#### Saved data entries
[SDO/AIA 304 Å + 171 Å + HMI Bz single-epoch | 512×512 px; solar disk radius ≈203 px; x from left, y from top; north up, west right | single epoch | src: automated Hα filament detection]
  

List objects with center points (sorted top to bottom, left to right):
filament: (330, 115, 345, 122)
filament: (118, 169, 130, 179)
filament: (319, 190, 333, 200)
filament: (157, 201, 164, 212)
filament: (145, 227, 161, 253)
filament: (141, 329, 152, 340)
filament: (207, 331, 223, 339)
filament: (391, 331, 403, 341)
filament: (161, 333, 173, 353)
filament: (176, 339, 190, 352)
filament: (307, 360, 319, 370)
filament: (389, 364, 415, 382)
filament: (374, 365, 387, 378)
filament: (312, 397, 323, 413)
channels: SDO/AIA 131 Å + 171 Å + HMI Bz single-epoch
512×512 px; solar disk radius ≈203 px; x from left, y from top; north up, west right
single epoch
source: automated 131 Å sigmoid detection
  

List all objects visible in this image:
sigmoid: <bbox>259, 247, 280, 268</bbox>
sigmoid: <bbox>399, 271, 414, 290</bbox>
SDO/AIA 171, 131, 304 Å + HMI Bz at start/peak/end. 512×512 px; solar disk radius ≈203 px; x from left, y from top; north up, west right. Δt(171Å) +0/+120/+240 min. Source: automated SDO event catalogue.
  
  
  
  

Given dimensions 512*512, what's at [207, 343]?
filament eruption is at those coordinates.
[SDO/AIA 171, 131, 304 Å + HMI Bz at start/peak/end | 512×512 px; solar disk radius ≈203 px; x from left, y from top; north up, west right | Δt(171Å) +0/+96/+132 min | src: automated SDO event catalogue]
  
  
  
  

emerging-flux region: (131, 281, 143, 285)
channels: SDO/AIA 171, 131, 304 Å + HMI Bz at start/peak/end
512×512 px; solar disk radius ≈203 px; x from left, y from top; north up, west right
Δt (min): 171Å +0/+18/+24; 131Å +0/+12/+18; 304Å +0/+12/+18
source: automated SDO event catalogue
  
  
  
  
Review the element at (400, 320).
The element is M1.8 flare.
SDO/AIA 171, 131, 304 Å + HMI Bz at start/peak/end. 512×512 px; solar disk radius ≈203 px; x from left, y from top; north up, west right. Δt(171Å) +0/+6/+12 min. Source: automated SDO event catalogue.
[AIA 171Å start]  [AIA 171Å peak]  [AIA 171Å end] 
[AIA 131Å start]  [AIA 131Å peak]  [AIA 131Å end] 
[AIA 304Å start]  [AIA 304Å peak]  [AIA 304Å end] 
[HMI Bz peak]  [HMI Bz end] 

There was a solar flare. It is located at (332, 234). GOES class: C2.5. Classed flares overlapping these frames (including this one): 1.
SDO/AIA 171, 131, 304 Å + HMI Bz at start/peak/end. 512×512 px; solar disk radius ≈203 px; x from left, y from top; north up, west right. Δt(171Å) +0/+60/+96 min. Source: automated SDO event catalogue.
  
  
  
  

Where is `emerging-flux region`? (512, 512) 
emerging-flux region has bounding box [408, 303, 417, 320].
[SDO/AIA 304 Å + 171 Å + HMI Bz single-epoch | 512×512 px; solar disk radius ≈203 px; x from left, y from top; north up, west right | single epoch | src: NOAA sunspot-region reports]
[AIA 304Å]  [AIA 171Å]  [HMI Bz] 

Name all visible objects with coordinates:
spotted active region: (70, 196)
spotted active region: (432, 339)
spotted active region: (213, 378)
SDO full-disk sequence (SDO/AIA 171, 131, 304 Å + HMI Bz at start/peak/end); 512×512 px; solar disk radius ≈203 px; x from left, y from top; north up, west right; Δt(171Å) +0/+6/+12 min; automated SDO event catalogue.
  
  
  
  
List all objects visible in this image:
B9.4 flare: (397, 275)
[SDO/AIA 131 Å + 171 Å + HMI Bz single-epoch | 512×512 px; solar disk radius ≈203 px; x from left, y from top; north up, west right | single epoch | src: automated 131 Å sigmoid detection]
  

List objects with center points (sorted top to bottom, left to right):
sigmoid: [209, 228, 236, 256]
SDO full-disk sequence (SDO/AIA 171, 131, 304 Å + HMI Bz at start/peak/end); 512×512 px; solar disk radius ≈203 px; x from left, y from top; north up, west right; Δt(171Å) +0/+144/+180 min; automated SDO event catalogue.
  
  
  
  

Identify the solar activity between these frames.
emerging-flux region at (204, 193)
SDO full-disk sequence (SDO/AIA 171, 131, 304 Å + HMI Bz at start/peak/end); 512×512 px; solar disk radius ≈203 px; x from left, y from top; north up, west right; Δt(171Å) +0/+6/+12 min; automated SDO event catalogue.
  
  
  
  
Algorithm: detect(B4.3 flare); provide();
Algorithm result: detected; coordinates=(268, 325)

#### Exercise instructions
Each line above that includes the word "event" is to be copied.

#### Result for this task
SDO/AIA 171, 131, 304 Å + HMI Bz at start/peak/end. 512×512 px; solar disk radius ≈203 px; x from left, y from top; north up, west right. Δt(171Å) +0/+120/+240 min. Source: automated SDO event catalogue.
[SDO/AIA 171, 131, 304 Å + HMI Bz at start/peak/end | 512×512 px; solar disk radius ≈203 px; x from left, y from top; north up, west right | Δt(171Å) +0/+96/+132 min | src: automated SDO event catalogue]
source: automated SDO event catalogue
SDO/AIA 171, 131, 304 Å + HMI Bz at start/peak/end. 512×512 px; solar disk radius ≈203 px; x from left, y from top; north up, west right. Δt(171Å) +0/+6/+12 min. Source: automated SDO event catalogue.
SDO/AIA 171, 131, 304 Å + HMI Bz at start/peak/end. 512×512 px; solar disk radius ≈203 px; x from left, y from top; north up, west right. Δt(171Å) +0/+60/+96 min. Source: automated SDO event catalogue.
SDO full-disk sequence (SDO/AIA 171, 131, 304 Å + HMI Bz at start/peak/end); 512×512 px; solar disk radius ≈203 px; x from left, y from top; north up, west right; Δt(171Å) +0/+6/+12 min; automated SDO event catalogue.
SDO full-disk sequence (SDO/AIA 171, 131, 304 Å + HMI Bz at start/peak/end); 512×512 px; solar disk radius ≈203 px; x from left, y from top; north up, west right; Δt(171Å) +0/+144/+180 min; automated SDO event catalogue.
SDO full-disk sequence (SDO/AIA 171, 131, 304 Å + HMI Bz at start/peak/end); 512×512 px; solar disk radius ≈203 px; x from left, y from top; north up, west right; Δt(171Å) +0/+6/+12 min; automated SDO event catalogue.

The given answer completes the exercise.